Osnabrück. Wenn die Girolive-Panthers am Sonntag (16 Uhr, OSC-Halle A) in der 2. Basketball-Bundesliga die Bergischen Löwen empfangen, sind die Erwartungen klar: Für den Spitzenreiter müsste es gegen das Schlusslicht „eigentlich ein klarer Sieg“ werden, sagt Tonia Dölle und ist zuversichtlich: „Das sollte wohl klappen.“

Das Selbstbewusstsein der 20-Jährigen kommt nicht von ungefähr. In den vergangenen Monaten ist sie immer wichtiger für das Team geworden. „Tonia hat sich über die ganze Saison wirklich gut entwickelt und ist defensiv wie offensiv inzwischen eine Waffe für uns. Das ist alles ein Resultat ihrer kontinuierlichen Arbeit im Training“, sagt Trainer Mario Zurkowski. Seit Saisonbeginn legt Dölle wöchentlich zwei Zusatzeinheiten mit einem Athletiktrainer des OSC ein.

Das zahlt sich aus. Es war kein Zufall, dass sie beim 78:58-Sieg gegen Lichterfelde die ersten vier Punkte für den OSC erzielte und auch den Schlusspunkt setzte. Neun Punkte standen am Ende in ihrer Bilanz. Bei der 60:68-Niederlage in Wolfenbüttel kam Dölle gar auf 21 Zähler. „Da fiel es mir schwer, mich über meine eigentlich gute Leistung zu freuen, denn Basketball ist immer noch ein Teamsport, und wir haben verloren“, sagt sie. Die Leistung habe ihr aber in den Tagen danach geholfen, schnell wieder positiv nach vorne zu schauen.

Dölle setzt auf Teamgeist

Mit 6,6 Punkten pro Spiel ist sie sechstbeste Werferin der Panthers. 3,9 Rebounds sind der viertbeste Wert im Team. Hinzu kommt ein starker Distanzwurf: Zwölf von 26 Versuchen trafen ins Ziel. „Wenn ich freigespielt werde, habe ich eine ganz gute Dreierquote“, sagt Dölle uneitel. Überhaupt misst sie persönlichen Statistiken nicht zu viel Bedeutung bei. „Es ist unsere Stärke, dass jede mal so einen Tag hat, an dem sie eine entscheidende Rolle spielen kann“, setzt sie auf den Teamgeist.
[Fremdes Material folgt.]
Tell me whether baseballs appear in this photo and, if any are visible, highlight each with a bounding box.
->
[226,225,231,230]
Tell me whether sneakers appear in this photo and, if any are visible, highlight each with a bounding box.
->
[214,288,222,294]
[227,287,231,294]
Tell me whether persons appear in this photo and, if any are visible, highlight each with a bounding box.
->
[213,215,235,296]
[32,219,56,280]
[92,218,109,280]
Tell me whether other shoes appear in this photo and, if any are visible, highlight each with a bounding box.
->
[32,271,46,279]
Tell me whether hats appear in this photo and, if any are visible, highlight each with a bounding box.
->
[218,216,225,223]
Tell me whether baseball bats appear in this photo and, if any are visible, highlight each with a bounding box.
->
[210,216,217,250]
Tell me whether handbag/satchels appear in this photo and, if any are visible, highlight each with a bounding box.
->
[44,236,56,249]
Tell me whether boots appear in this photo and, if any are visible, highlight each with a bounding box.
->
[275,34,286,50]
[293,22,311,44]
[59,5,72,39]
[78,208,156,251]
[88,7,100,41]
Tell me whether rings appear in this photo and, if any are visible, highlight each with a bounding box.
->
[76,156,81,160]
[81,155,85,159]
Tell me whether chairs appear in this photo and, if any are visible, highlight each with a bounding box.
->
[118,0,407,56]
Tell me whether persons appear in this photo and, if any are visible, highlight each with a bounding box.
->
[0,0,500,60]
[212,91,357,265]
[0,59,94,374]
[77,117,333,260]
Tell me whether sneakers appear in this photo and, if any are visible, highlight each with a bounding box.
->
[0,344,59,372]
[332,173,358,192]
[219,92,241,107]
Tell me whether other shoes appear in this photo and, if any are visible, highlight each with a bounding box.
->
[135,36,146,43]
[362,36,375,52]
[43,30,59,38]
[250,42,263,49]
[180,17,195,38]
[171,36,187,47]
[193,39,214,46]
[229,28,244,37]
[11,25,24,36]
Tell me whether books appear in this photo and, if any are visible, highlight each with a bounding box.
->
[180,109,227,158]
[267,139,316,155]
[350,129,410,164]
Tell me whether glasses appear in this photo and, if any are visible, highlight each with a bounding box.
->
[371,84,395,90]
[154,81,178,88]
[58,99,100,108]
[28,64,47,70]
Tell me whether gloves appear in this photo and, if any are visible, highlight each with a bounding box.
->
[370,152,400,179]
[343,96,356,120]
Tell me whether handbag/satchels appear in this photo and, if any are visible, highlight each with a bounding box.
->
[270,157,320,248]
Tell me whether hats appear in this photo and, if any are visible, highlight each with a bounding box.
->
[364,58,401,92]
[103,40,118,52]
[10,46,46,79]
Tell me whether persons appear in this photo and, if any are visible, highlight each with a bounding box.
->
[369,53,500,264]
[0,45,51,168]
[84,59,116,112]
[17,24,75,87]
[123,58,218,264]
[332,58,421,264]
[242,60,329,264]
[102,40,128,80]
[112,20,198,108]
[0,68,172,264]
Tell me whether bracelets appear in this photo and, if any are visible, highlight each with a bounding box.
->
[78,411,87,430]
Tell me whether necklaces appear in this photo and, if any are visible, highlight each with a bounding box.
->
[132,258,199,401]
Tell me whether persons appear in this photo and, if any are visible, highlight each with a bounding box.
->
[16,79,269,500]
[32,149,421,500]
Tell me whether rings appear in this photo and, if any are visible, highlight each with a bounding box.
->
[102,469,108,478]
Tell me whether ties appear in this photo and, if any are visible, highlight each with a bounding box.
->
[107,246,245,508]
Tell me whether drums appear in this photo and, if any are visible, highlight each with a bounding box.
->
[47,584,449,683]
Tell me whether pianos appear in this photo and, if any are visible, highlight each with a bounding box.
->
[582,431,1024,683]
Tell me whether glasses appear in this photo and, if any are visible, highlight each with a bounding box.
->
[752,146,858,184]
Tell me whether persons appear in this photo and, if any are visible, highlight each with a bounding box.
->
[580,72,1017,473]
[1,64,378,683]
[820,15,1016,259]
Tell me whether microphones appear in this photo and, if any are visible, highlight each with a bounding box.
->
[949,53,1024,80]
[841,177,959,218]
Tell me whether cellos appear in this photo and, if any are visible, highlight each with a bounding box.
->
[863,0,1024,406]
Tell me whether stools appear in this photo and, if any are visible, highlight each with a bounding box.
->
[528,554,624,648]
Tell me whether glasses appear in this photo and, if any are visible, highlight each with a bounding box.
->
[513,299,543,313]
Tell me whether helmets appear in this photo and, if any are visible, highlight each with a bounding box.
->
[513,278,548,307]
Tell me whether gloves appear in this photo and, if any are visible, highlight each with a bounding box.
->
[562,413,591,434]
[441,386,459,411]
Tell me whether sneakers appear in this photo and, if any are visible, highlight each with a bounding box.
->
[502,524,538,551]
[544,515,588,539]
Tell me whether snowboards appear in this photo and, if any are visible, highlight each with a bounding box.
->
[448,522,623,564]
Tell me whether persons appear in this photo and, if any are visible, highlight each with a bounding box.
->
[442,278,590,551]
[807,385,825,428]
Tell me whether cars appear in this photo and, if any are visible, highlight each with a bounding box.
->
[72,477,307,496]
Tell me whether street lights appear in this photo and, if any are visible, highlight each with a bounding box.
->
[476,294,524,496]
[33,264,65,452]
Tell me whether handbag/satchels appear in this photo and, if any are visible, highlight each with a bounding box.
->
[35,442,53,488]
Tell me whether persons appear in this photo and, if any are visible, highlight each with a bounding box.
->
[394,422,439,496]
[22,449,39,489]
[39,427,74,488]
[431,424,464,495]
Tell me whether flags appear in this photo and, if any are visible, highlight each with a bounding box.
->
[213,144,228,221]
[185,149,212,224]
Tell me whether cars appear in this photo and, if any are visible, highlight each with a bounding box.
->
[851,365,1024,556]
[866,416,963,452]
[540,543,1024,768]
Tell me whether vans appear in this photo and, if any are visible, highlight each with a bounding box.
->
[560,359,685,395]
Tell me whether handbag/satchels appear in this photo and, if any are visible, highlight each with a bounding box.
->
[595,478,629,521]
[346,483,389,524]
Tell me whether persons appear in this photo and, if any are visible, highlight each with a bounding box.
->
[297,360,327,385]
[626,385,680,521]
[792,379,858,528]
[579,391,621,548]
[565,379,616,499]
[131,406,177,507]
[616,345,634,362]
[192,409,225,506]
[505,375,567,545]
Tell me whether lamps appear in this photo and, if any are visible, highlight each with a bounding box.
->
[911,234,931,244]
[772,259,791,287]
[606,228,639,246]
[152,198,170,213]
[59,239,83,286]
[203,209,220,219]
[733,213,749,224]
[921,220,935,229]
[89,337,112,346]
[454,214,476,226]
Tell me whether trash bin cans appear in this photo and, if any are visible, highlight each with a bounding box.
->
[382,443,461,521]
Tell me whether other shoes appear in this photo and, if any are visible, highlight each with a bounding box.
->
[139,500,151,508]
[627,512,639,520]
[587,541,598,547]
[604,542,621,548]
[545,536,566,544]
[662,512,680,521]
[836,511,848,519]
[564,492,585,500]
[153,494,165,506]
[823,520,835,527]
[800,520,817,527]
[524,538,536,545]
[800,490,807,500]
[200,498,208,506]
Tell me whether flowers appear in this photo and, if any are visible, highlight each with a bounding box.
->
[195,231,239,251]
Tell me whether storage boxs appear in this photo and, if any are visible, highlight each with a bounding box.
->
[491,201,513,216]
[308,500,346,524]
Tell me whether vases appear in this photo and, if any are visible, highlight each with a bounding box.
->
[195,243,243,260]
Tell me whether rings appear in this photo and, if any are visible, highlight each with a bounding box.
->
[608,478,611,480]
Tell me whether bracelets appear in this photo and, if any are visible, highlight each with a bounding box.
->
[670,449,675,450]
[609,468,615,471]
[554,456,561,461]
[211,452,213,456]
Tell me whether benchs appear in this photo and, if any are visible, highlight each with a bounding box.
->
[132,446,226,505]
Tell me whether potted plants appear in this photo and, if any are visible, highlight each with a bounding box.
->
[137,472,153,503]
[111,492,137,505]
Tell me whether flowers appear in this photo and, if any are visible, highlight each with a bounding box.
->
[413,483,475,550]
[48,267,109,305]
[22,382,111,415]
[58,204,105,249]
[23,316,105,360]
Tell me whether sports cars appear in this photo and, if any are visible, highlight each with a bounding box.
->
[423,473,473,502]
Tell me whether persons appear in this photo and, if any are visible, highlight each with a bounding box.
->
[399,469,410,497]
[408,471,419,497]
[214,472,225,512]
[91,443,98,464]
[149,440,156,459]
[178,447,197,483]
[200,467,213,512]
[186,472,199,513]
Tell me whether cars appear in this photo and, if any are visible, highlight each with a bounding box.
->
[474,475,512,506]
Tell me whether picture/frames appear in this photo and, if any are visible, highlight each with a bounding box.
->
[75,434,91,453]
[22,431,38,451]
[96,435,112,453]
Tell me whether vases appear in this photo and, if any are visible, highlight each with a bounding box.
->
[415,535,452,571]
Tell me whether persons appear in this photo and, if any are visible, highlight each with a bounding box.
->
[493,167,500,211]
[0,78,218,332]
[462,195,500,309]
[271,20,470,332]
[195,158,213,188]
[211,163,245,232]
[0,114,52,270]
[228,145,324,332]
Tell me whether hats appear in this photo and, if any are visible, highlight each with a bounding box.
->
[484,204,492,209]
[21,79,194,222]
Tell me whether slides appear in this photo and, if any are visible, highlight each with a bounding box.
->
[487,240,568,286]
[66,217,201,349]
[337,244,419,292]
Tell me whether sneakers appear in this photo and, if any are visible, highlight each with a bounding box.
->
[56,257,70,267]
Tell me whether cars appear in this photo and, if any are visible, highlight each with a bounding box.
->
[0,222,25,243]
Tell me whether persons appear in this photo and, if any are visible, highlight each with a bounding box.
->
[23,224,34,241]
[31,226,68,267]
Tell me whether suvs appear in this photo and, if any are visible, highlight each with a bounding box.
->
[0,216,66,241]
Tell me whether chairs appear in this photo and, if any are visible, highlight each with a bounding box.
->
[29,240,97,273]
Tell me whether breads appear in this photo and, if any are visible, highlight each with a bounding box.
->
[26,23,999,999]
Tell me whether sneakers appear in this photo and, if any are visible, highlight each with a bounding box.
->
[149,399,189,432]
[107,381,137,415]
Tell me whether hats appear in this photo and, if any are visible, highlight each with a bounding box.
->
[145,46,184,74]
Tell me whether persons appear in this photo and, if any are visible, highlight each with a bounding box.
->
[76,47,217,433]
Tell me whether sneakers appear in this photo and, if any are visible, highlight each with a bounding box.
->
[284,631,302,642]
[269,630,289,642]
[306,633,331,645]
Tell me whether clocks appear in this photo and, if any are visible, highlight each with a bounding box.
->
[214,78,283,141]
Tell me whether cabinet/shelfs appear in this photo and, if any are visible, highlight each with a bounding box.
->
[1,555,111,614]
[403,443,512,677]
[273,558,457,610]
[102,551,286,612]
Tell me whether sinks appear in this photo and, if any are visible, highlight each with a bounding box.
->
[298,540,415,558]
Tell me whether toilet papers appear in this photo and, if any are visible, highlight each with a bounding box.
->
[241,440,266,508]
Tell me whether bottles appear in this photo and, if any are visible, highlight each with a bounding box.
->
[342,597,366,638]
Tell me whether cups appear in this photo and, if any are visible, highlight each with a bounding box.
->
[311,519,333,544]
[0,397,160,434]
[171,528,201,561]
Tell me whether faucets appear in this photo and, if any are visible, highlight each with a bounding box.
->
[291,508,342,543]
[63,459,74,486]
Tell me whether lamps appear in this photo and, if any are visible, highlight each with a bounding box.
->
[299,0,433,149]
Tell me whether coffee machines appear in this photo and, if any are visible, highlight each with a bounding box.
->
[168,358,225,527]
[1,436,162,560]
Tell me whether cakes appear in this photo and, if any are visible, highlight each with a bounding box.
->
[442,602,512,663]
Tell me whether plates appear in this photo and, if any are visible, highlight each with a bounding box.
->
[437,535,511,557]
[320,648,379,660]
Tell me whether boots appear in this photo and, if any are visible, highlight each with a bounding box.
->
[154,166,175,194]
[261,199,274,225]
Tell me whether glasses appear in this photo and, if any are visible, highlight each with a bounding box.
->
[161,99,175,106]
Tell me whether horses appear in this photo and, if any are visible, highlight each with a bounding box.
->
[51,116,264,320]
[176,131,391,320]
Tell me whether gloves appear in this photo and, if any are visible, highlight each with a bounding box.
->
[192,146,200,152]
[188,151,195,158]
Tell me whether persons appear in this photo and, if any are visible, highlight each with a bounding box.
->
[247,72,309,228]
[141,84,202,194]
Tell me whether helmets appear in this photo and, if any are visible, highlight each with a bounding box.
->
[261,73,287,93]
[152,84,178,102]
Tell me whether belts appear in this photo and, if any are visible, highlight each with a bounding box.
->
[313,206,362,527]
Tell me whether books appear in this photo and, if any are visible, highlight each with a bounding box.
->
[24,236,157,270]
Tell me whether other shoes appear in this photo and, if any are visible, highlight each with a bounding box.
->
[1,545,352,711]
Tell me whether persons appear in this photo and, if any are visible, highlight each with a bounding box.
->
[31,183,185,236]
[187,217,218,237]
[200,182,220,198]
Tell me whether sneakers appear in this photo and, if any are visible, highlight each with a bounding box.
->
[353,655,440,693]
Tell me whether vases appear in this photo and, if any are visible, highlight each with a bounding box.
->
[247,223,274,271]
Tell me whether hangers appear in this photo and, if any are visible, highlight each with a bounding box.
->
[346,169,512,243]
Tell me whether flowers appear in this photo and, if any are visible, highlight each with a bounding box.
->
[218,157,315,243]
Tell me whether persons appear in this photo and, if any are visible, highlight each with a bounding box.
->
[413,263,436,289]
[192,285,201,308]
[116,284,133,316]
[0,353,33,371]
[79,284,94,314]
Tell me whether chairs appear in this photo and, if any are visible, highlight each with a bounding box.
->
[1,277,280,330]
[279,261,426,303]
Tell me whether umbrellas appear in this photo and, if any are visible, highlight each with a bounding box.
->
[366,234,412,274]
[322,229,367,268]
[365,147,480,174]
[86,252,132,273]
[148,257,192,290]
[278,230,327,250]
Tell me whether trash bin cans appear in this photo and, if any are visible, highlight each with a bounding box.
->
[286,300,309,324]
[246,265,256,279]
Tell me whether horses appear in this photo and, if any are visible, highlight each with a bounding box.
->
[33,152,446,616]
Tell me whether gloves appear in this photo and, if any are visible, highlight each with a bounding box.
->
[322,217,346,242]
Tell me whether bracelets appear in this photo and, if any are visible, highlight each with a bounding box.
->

Der soll auch gegen die Bergischen Löwen helfen. „Wir tun uns anfangs meistens schwer und müssen uns dann ins Spiel kämpfen“, weiß Dölle um eine Schwäche des OSC. Daher gelte es, von Anfang an wach zu sein. „Wir müssen die Löwen ernst nehmen. Sonst wird es schwer. In dieser Liga kann man keinen Gegner schlagen, wenn man nicht konzentriert spielt“, sagt Dölle. Als Stärke der Panthers sieht sie die Fastbreaks. „Wir müssen unsere Schnelligkeit nutzen.“ Dann könnte es klappen mit einem Pflichtsieg – aber das sind ja bekanntlich die schwierigsten Spiele.